Ukuran keberhasilan peserta didik dapat dilihat dari pertambahan pengetahuannya, peningkatan keterampilannya, dan kemuliaan kepribadiannya. Disinilah peran guru harus menjadi role model (teladan), mejadi pendengar yang baik. Kalau guru mengajar dengan hati, murid akan mendengarkan dengan hati. Guru yang mengajar dengan cinta, murid pasti akan membalasnya dengan cinta. Guru yang pandai menghargai murid, murid pasti menghargai guru. Inilah yang akan dibangun pada generasi mendatang(M. Nuh, Menyemai Kreator Peradaban, 2014). Seorang guru bukan hanya sekedar mentransfer ilmu pengetahuan, namun juga harus mendengarkan yang disampaiakn anak didiknya. Dalam proses pendidikan seorang guru wajib memberikan ilmu kepada anak didiknya dengan hati dan dengan cinta.

**Materi yang Diberikan:**
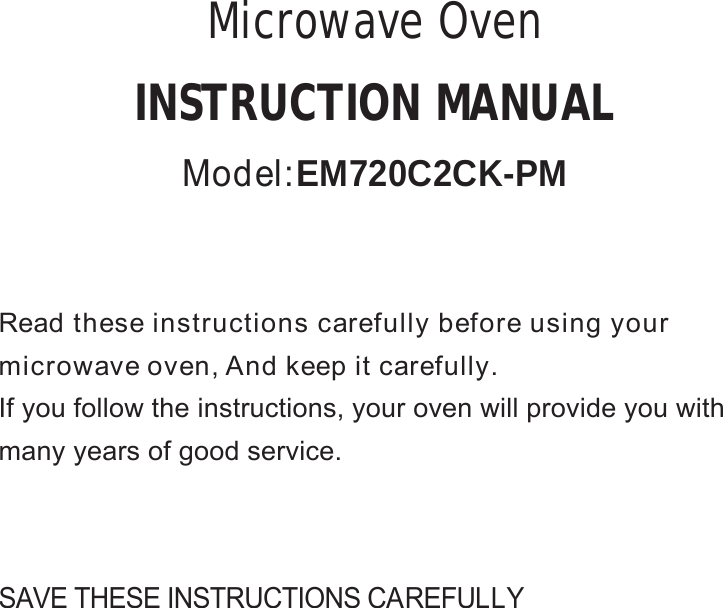 SAVE THESE INSTRUCTIONS CAREFULLYRead these instructions carefully before using yourmicrowave oven, And keep it carefully.If you follow the instructions, your oven will provide you withmany years of good service.INSTRUCTION MANUALMicrowave OvenModel:EM720C2CK-PM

**Jelajahi Materi:**
1/ Menurut penggalan teks tentang peran guru, dari apa saja ukuran keberhasilan peserta didik dapat dilihat?
2/ Tuliskan kembali bagian penggalan teks tentang peran guru dari "Ukuran keberhasilan peserta" sampai "dan dengan cinta." tanpa mengubah satu kata pun.

**Daftar Jawaban:**
1/ Dari pertambahan pengetahuannya, peningkatan keterampilannya, dan kemuliaan kepribadiannya.

2/
Ukuran keberhasilan peserta didik dapat dilihat dari pertambahan pengetahuannya, peningkatan keterampilannya, dan kemuliaan kepribadiannya. Disinilah peran guru harus menjadi role model (teladan), mejadi pendengar yang baik. Kalau guru mengajar dengan hati, murid akan mendengarkan dengan hati. Guru yang mengajar dengan cinta, murid pasti akan membalasnya dengan cinta. Guru yang pandai menghargai murid, murid pasti menghargai guru. Inilah yang akan dibangun pada generasi mendatang(M. Nuh, Menyemai Kreator Peradaban, 2014). Seorang guru bukan hanya sekedar mentransfer ilmu pengetahuan, namun juga harus mendengarkan yang disampaiakn anak didiknya. Dalam proses pendidikan seorang guru wajib memberikan ilmu kepada anak didiknya dengan hati dan dengan cinta.